• TASK BRIEF
Please restate the following records word for word.
━━━
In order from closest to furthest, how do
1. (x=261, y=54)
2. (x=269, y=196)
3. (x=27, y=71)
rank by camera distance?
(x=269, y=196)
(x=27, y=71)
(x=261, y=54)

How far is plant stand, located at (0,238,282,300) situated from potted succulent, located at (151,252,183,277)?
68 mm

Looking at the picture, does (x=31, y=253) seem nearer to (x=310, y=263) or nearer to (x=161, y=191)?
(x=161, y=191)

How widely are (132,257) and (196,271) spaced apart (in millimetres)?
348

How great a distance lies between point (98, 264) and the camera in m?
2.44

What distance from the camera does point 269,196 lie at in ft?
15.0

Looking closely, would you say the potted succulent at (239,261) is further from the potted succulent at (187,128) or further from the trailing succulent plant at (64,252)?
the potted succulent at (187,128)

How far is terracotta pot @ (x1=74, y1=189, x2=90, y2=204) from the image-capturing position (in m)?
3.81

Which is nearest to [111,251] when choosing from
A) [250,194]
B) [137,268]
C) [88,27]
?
━━━
• RESULT FOR THIS EXERCISE
In order from closest to furthest, how do
1. (x=261, y=54)
2. (x=269, y=196)
3. (x=27, y=71)
rank by camera distance?
(x=269, y=196)
(x=27, y=71)
(x=261, y=54)

How far is plant stand, located at (0,238,282,300) situated from potted succulent, located at (151,252,183,277)?
68 mm

Looking at the picture, does (x=31, y=253) seem nearer to (x=310, y=263) or nearer to (x=161, y=191)?
(x=161, y=191)

How widely are (132,257) and (196,271) spaced apart (in millimetres)?
348

How great a distance lies between point (98, 264) and the camera in m?
2.44

What distance from the camera does point 269,196 lie at in ft?
15.0

Looking closely, would you say the potted succulent at (239,261) is further from the potted succulent at (187,128) or further from the trailing succulent plant at (64,252)?
the potted succulent at (187,128)

How far is terracotta pot @ (x1=74, y1=189, x2=90, y2=204) from the image-capturing position (in m)?
3.81

Which is nearest to [111,251] when choosing from
A) [250,194]
B) [137,268]
C) [88,27]
?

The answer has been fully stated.